カメラを買った人の多くが一度は撮ってみたいと思うもの、それは夜景。でも夜景撮影って難しそう…と躊躇されている方も多いかもしれません。

私もその一人だったんですが、実際に撮ってみると夜景って全然難しくなくて、それもすっごく楽しくて。夜景を綺麗に撮れたことが私が今こうやって写真を楽しんでいることの原点なんです。

というわけで!今回は私の夜景撮影の設定やポイントをじっくりとまとめてみたいと思います(*’▽’)

夜景撮影の設定やポイントを全部まとめてみる!

必要なもの

  • カメラ
  • 三脚
  • レリーズ(あれば)
カメラは自分で設定が変更できるものであれば、ミラーレス・一眼レフ・コンデジなんでもOK。

また、以前三脚を使わず手持ちで夜景を撮る方法をまとめた記事をまとめた記事を書いたんですが、あれはあくまでもやむを得ない場合の対処法。綺麗な夜景を撮るためには三脚はマストアイテムです。

ちなみに、私が初めて夜景を撮った時に使ったのはこのAmazonで買った激安の三脚。とりあえずお試しで夜景を撮ってみたい!という方なら最初はこれでもいいかもしれません。

なお、レリーズについてはちょっと後に説明しますね(*’▽’)

夜景撮影のポイントは『設定は絞り優先でカメラに聞く』

必要なものが揃ったらいよいよ夜景撮影に挑戦です。

夜景の撮り方にはいろんなアプローチがあると思うんですが撮影の手順は人によって様々だと思いますし、どれが正解とか間違ってるとかはないと思います。

この記事では、私が自分なりにあれこれ試行錯誤して、私が最も撮りやすいと感じている設定を紹介してみたいと思います(*’▽’)

①絞り優先モードで『F8・ISO100・露出補正±0』に

まずは撮影モードを絞り優先に設定します。SDカードの残り枚数がなぜか40枚しかないのはスルーしてください_(:3 」∠)_

絞り優先とは、撮影者が決めたF値に応じて、カメラが自動的にシャッタースピードを決めてくれる撮影モードのこと。設定の中身をもうちょっと詳しく見ていきましょう(*’▽’)

F値(絞り値)→F8

F値絞りの開き具合を数値化したもので、大きくしたり小さくしたりすることで

  • レンズの光の通り道
  • ピントの合う範囲

が変わります。

今の段階で押さえておいてほしいポイントは、F値を小さくするとピントが合う範囲が狭くなり、逆に大きくすると画面全体にピントが合うようになるということ。
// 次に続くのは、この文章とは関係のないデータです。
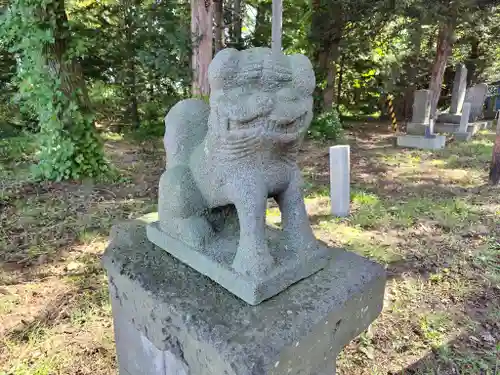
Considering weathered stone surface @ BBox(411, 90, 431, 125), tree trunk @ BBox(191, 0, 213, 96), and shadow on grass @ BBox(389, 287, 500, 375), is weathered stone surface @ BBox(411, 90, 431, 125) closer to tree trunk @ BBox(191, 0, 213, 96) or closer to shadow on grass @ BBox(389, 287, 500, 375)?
tree trunk @ BBox(191, 0, 213, 96)

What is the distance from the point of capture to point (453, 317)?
94.7 inches

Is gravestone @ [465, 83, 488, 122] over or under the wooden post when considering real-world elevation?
over

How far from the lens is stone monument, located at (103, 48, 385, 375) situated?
111 cm

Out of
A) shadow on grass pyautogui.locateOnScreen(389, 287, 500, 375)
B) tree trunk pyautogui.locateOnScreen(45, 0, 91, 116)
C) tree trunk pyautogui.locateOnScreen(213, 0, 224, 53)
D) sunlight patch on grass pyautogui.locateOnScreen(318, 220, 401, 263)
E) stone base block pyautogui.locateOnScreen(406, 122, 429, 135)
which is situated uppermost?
tree trunk pyautogui.locateOnScreen(213, 0, 224, 53)

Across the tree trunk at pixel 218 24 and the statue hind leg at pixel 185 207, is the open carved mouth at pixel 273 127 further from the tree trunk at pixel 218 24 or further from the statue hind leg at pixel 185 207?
the tree trunk at pixel 218 24

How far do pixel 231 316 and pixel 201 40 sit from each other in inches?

ってことは、ピントをビシッと合わせたいならF値を一番大きくすればいい!…と言いたいところですが、F値を大きくしすぎると回折現象というなんか難しそうな現象が起きて画質が劣化してしまうことも。

なので、画面全体にピントを合わせて撮りたい場合はF8程度を基準にするのが一般的です。

ISO感度→ISO100

次はISO感度。これはカメラ内部にある光を感じ取る部品の感度を数値化したもの。

これを大きくすると、暗い場所でも手持ちで明るく撮ることができるんですが、上げすぎるとノイズでザラザラとした写真になってしまうというデメリットがあります。

今回は三脚を使用して、ISO感度ではなくシャッタースピードを使ってノイズのないツルツルで繊細な夜景を撮ることが目標なので、ISO100に設定します。
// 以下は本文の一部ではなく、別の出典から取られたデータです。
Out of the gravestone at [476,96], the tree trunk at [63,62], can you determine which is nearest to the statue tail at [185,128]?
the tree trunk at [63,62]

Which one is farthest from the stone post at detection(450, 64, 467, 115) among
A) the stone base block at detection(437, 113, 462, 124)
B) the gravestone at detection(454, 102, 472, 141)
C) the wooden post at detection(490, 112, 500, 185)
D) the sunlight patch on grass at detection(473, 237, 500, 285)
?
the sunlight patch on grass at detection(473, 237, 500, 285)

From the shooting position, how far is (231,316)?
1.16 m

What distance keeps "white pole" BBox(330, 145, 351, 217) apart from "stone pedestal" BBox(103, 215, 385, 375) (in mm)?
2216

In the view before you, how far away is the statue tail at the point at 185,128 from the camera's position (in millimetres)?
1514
もし普段ISO感度の自動制御を設定されている方は解除してくださいね(*’▽’)

露出補正

写真の明るさ・暗さを調整することができる露出補正ですが、今回はこれとは違ったアプローチで明るさの調整を行うので露出補正は使用しません。

というわけで、ここは±0に設定しておきます(*’▽’)

手ブレ補正を切る

ここは見落としがちなポイント。

暗い場所での手持ち撮影の強い味方である手ブレ補正なんですが、三脚に固定している時に手ブレ補正をオンにしているとかえって写真がブレてしまうんです。

手ブレ補正を搭載しているキットレンズも数多くあるので、ご自身のボディ・レンズを確認し、三脚を使うときは必ず手ブレ補正をオフにするのを忘れないようにしましょう(*’▽’)

レリーズがない場合は2秒セルフタイマーに

最後は説明を後回しにしていたレリーズについて。

三脚にカメラを取り付けてシャッターボタンを押すと、その押した時のわずかな揺れで写真がブレてしまうことがあります。だからレリーズというカメラアクセサリを使うんですね。

ただ、初めての夜景撮影でレリーズを持っていない・新たに買い足すのは面倒という方は、カメラで2秒セルフタイマーを設定しておくとブレる心配がなくなります(*’▽’)

設定ができたら一回撮ってみよう!

設定ができたらとりあえず一回撮ってみます。どんな感じで撮れましたか?もしかしたら思っていたよりも暗かったり明るかったりしたかもしれません。

上の夜景スポットで絞り優先・F8・ISO100・露出補正±0で設定してみたところ、カメラが決めてくれたシャッタースピードは5秒だったんですが、ちょっと思ったよりも暗かったですね(´・ω・`)

というわけで、ここからが第二ステップ。今度はマニュアルで明るさを調整していきます。

マニュアルってなんだか難しそうと思われるかもしれないんですが、夜景のマニュアル撮影はとっても簡単。なぜなら、絞り優先で撮ったときにカメラがシャッタースピードの基準を決めてくれているから。

F値やISO感度は絞り優先で決めた設定のままなので、マニュアルといってもシャッタースピードを速くするか遅くするかだけなんです。めっちゃシンプル。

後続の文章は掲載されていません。